Au-delà de l’impact de la nature sur le confort et le bien-être des citoyens, le retour de la production maraîchère en ville et la biodiversité qui l’accompagne (oiseaux, fleurs, fruits) est également une manière de valoriser des espaces souvent délaissés et peu fréquentés, et un bel exemple d’engagement sur des problématiques centrales très actuelles.

Dépassant l’opération de marketing qui est souvent et à juste titre mise en avant, l’agriculture urbaine exerce un pouvoir attractif sur les occupants en ce sens qu’elle représente un espace de bien-être physique et moral, mais également un lieu d’expérimentation, de pédagogie et de participation citoyenne autour de la biodiversité et de l’alimentation.

A Puteaux -les visiteurs de l’Observatoire de l’Immobilier Durable ont pu le vérifier- le jardin d’agriculture urbaine participe au développement du bien-être et au renforcement du lien social.
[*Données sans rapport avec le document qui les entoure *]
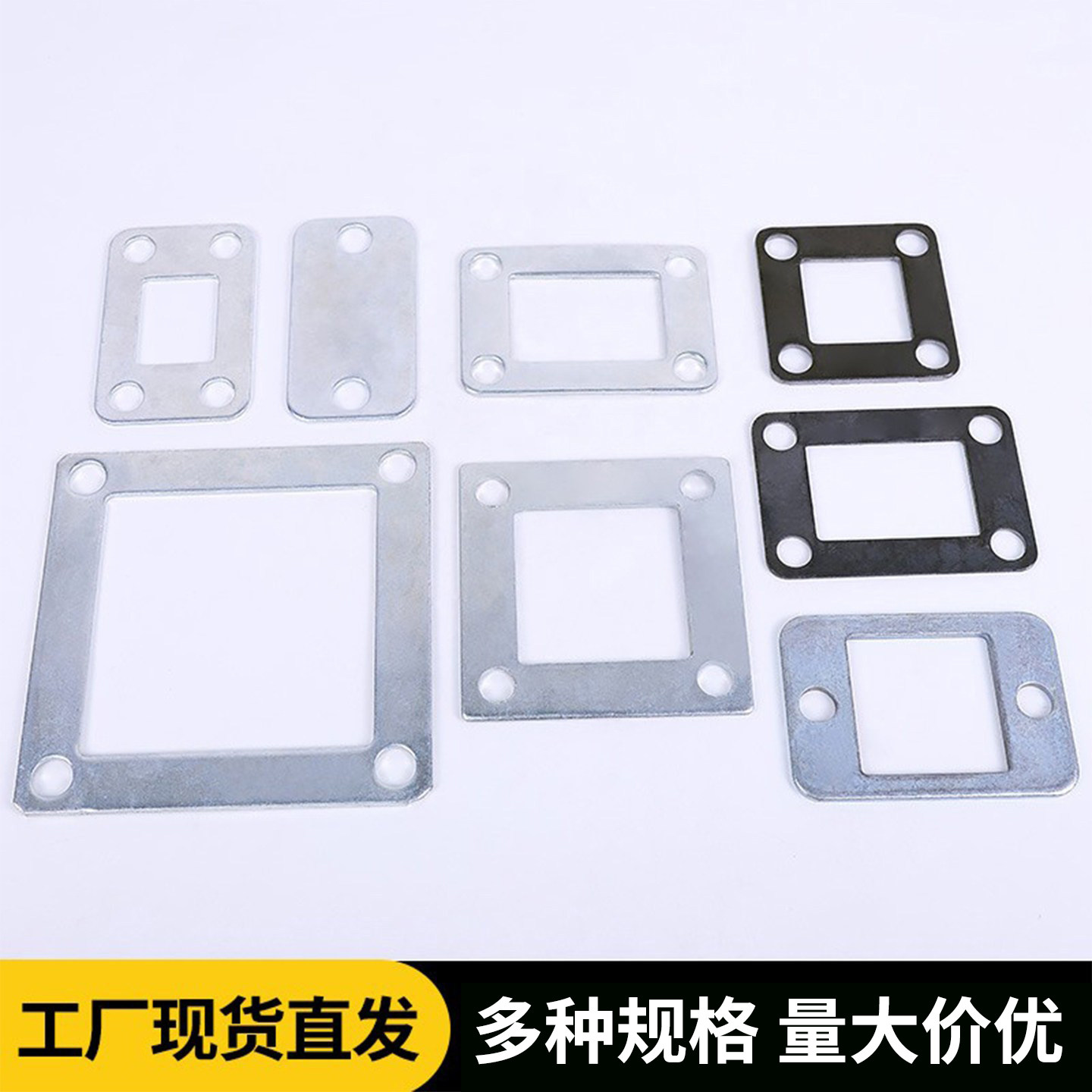 方管底座锌钢栏杆铁艺配件铁板脚板固定片立柱护栏镀锌预埋板空心,五金/工具,组合件和连接副,淘宝优惠券,粉丝福利购,淘宝优惠卷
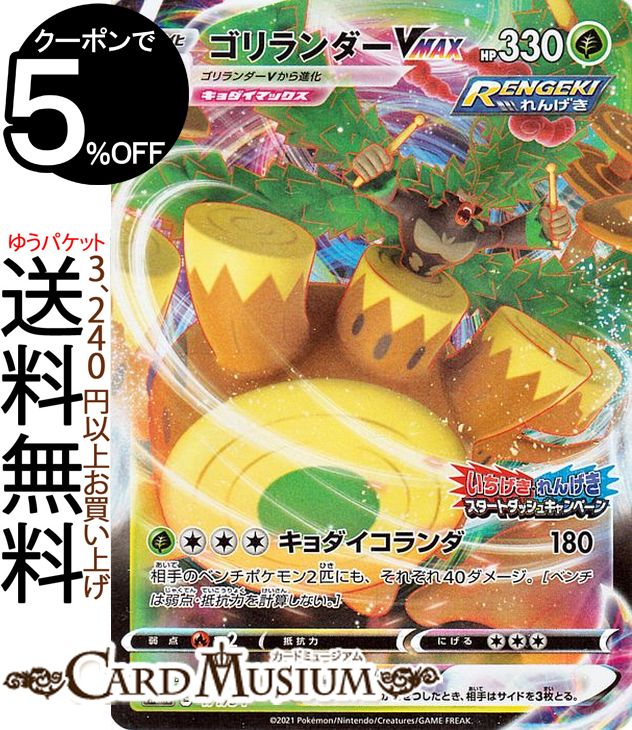 楽天市場】ポケモンカードゲーム ゴリランダーVMAX PR s5a 強化拡張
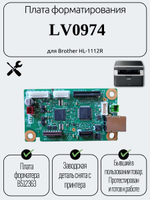 Плата форматирования LV0974 для Brother HL-1112R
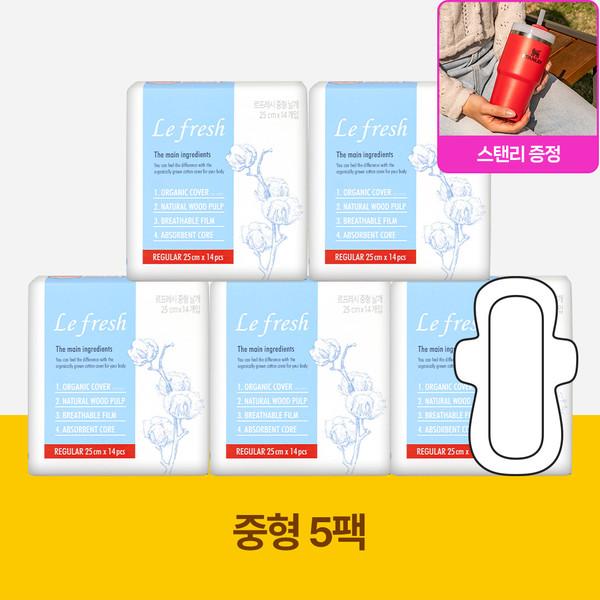 유기농 100% 순면커버 중형생리대 5팩 (70매) / 비건생리대 / 스위스 오코텍스 1등급 생리대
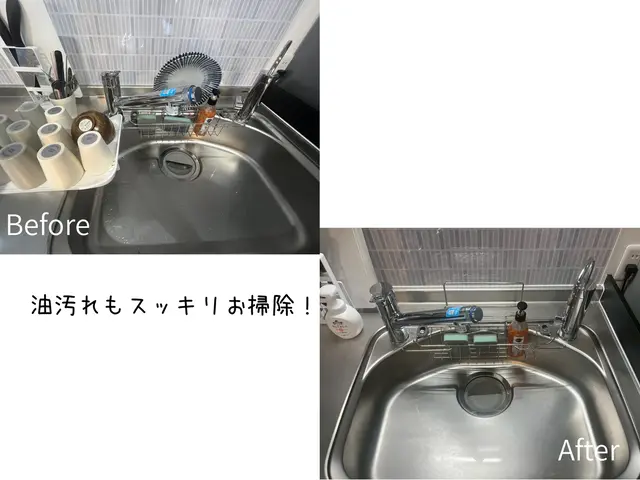 【新規限定3000円/h・女性スタッフが訪問】不在時にも依頼可！損害保険加入済サービスの画像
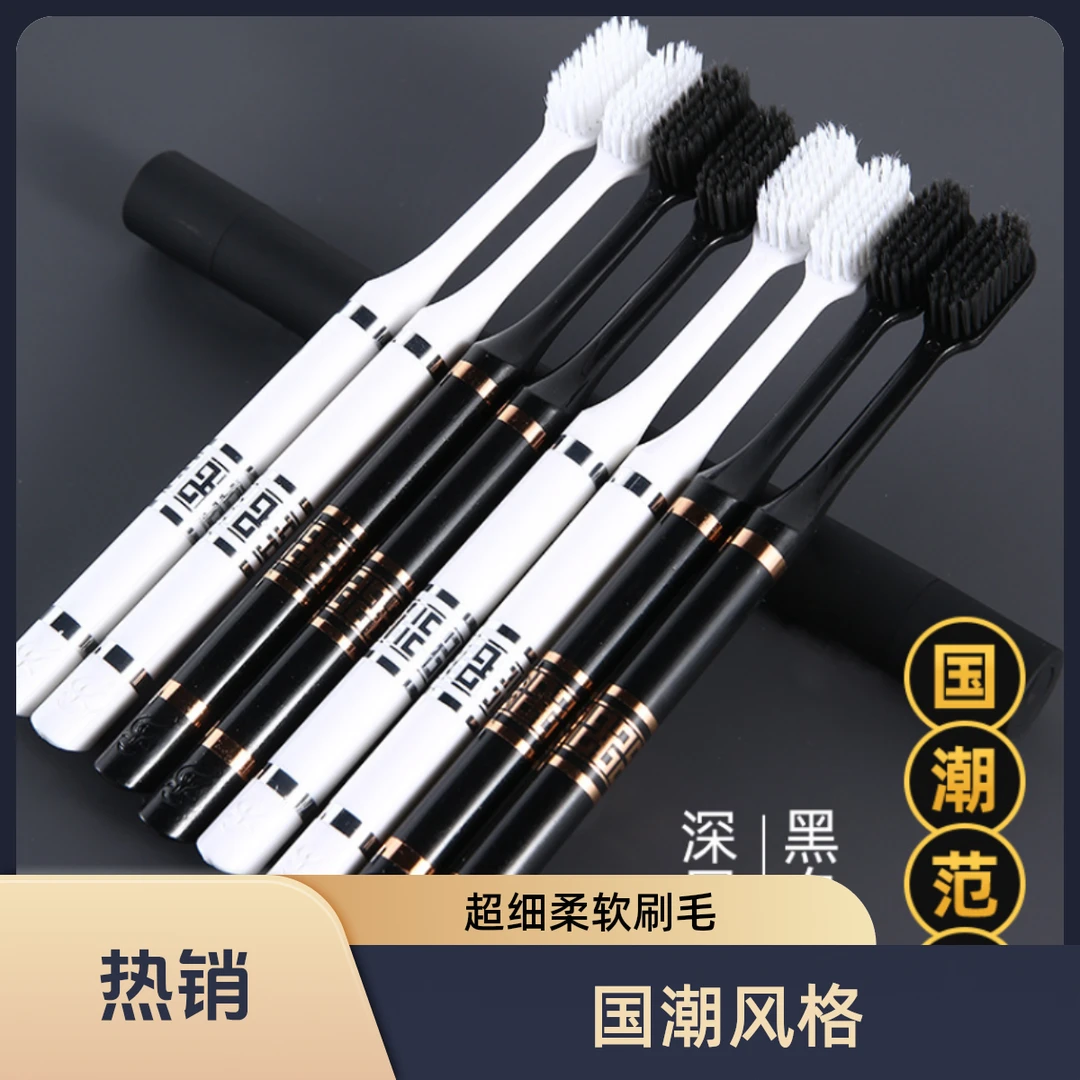 国潮黑白牙刷情侣黑白牙刷2支装软毛牙刷家用独立包装成人牙刷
Mais on peut également constater son rôle dans l’intégration du Campus dans le territoire comme en témoigne les nombreuses questions posées par le voisinage sur une possible et prochaine ouverture au public. Grâce à la ré-introduction de la nature en ville, parler d’intégration et de mixité sociale et urbaine lorsqu’on évoque l’immobilier tertiaire socialement responsable prend tout son sens.